Cerulli forecasts strong inflows for European ETFs in 2019

Dec 26th, 2018 | By | Category: ETF and Index News

The European ETF industry is set to enjoy robust inflows from both institutional and retail investors in 2019, according to a report from global research and consulting firm Cerulli Associates.

André Schnurrenberger, Managing Director, Europe at Cerulli

André Schnurrenberger, Managing Director, Europe at Cerulli.

In the latest edition of The Cerulli Edge — European Monthly Product Trends, André Schnurrenberger, Managing Director, Europe at Cerulli, notes that “European ETFs may be about to enter a new phase in their evolution, demonstrating that they can be the vehicle of choice even when investors turn defensive.”

Cerulli research shows that the majority of European ETFs gained net inflows during 2018 – although at a slower rate compared with 2017 – and most held up well during October’s turbulent markets.

Schnurrenberger highlights that a larger number of institutional investors are likely to adopt ETFs as core portfolio holdings during 2019, while the inability of active managers to provide alpha after fees will lead to more diverse uses of ETFs across strategies.

“[Institutional investors] may look at moving some of their satellite elements back into active funds, but they will have to overcome the scepticism resulting from a raft of statistics showing actives repeatedly failing to outperform their benchmarks,” he said.

Cerulli believes that competition amongst ETF providers will continue to intensify, leading to further fee reductions and the emergence of increasingly niche products.
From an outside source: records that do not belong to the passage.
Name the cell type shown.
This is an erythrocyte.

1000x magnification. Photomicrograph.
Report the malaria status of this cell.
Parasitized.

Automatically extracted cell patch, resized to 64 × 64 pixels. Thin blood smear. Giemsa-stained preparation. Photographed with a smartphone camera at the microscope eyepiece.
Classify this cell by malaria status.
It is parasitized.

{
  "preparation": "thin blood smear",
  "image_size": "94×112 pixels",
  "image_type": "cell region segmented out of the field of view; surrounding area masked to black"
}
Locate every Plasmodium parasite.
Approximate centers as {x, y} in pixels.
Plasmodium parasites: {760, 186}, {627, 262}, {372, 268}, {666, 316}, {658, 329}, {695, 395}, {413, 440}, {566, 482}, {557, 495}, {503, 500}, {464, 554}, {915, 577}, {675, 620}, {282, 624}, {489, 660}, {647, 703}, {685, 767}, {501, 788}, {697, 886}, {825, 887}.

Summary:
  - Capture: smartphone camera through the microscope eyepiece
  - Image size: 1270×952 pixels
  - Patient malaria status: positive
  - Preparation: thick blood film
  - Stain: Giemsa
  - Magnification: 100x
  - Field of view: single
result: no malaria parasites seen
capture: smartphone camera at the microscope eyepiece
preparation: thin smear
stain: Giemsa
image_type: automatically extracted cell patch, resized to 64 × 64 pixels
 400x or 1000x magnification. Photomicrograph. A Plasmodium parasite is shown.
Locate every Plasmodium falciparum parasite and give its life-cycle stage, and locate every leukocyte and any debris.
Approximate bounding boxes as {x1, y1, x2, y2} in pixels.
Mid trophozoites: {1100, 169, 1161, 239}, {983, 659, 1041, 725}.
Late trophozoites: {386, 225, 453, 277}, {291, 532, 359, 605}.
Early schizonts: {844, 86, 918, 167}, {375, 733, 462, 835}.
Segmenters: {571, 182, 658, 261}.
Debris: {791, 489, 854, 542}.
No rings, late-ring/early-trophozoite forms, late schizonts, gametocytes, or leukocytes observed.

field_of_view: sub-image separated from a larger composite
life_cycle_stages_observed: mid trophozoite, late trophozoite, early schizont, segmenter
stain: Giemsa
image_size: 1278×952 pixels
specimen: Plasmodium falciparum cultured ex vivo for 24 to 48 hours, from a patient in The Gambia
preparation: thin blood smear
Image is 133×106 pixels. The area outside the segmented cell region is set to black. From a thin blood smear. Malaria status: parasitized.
Furthermore, the firm predicts that dwindling assets in some funds – certain smart beta products as well as ETFs aimed at specific geographies such as Asia ex-Japan and Eastern Europe – will lead to significant fund closures.

The report also notes that ESG funds, both passive and active, are poised to enjoy bumper inflows in 2019.

“More investors, especially institutions, are showing interest in ESG,” said Schurrenberger. “But ESG means different things to different investors and many are continuing to demand customized versions.”

Schurrenberger believes these institutions may choose to create their own ESG-focused indices and products in a bid to save costs and satisfy their specific demands.